Kristina Mladenović podjęła decyzję o rozstaniu z dotychczasowym trenerem Georgesem Govenem. - Nie potrzebuję kogoś, kto mi powtarza, to co już wiem. To może blokować moje instynkty - powiedziała ćwierćfinalistka US Open 2015.
Francuzka, po męczącym sezonie zakończonym przegranym przez jej reprezentację finale Pucharu Federacji, 5 grudnia wróciła do treningów. Przebywa w Paryżu i korzysta ze wsparcia rodzimej federacji, ale rozeszły się jej drogi z Govenem. - Rozmawialiśmy i zdecydowaliśmy się zakończyć współpracę. Rok 2016 był dobry, nie miałam problemów, ale potrzebuję trochę większych osiągnięć. Trudno mówić o tym dokładnie, może potrzebuję czegoś innego, zacząć słuchać kogoś innego - mówiła w rozmowie z "L'Equipe".
Mladenović ujawniła, że nie przewiduje zatrudnienia nowego trenera w 2017 roku, bo chce spróbować uwolnić swoje "nietypowe" instynkty. Nie wyklucza jednak zatrudnienia jako doradcy byłego wielkiego mistrza, co stało się modne w zawodowym tenisie w ostatnich latach. Mladenović zamierza się ograniczyć do francuskich sław, jak Mary Pierce, Marion Bartoli czy Amelie Mauresmo. Współpraca z tą ostatnią będzie w najbliższych miesiącach utrudniona. Mistrzyni Australian Open i Wimbledonu z 2006 roku spodziewa się drugiego dziecka i zrezygnowała z funkcji kapitana Francji w Pucharze Federacji.
Xavier Moreau to trener przygotowania fizycznego Francji w Pucharze Davisa i Pucharze Federacji. Z jego usług będzie korzystać Mladenović, która po meczu z Karoliną Pliskovą była totalnie wyczerpana i nie miała sił na decydującą o losach tytułu grę podwójną, co sama przyznała. Musi zatem popracować nad mocniejszym przygotowaniem atletycznym, co jest jej priorytetem. - Gdybym miała lepszą kondycję mogłabym wygrać finał w Hongkongu z Karoliną Woźniacką - powiedziała Francuzka.
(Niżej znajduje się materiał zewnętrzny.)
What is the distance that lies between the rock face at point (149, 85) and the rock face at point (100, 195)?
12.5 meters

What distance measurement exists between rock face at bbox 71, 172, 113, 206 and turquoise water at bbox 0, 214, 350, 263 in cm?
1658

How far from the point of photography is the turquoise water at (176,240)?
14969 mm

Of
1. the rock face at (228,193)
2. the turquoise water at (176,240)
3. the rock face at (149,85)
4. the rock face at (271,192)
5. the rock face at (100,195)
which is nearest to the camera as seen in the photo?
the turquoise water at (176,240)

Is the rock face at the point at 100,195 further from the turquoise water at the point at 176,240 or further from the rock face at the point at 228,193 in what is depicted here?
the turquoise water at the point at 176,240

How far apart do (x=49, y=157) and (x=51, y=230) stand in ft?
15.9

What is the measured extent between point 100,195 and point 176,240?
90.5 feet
ZOBACZ WIDEO Jacek Kasprzyk: To jest fantastyczna grupa
W 2016 roku Mladenović największy sukces odniosła wspólnie z drużyną w Pucharze Federacji. Francja doszła do finału i ćwierćfinalistka US Open 2015 miała w tym swój udział. Zdobyła trzy punkty, w tym decydujący w deblu w parze z Caroline Garcią w półfinale z Holandią. W finale stoczyła pasjonującą batalię z Karoliną Pliskovą, ostatecznie przegraną (14:16 w III secie) po trzech godzinach i 48 minutach. O końcowym wyniku ponownie decydował debel. Tym razem Mladenović i Garcia uległy Pliskovej i Barborze Strycovej.
W głównym cyklu w singlu Mladenović osiągnęła finały w Den Bosch i Hongkongu, ale w żadnym wielkoszlemowym turnieju nie doszła dalej niż do III rundy. Miała kilka naprawdę dobrych meczów, jak z Darią Gawriłową w Australian Open, Sereną Williams w Rolandzie Garrosie, Madison Keys w igrzyskach olimpijskich czy Pliskovą w Pucharze Federacji, ale nie potrafiła ich wygrać. Francuzce nie udało się utrzymać miejsca w Top 30 rankingu. Aktualnie znajduje się na 42. pozycji.
68-letni Georges Goven jako tenisista doszedł do półfinału Rolanda Garrosa 1970. Zdobył cztery singlowe tytuły w głównym cyklu. Najwyżej w rankingu był klasyfikowany na 13. miejscu. Po zakończeniu kariery był kapitanem zarówno męskiej, jak i kobiecej reprezentacji Francji. Jako trener, oprócz Mladenović, prowadził m.in. Nicolasa Escude, Nathalie Dechy, Tatianę Golovin i Alize Cornet.